== What this task involves ==
Nothing but the lines from the one with "order: Artiodactyla" through the final line of the entries below should be written out, each exactly as given.

▼

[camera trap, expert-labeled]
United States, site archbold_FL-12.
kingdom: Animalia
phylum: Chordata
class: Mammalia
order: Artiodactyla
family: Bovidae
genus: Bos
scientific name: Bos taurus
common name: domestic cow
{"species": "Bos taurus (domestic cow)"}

▲

== Answer for the task ==
order: Artiodactyla
family: Bovidae
genus: Bos
scientific name: Bos taurus
common name: domestic cow
{"species": "Bos taurus (domestic cow)"}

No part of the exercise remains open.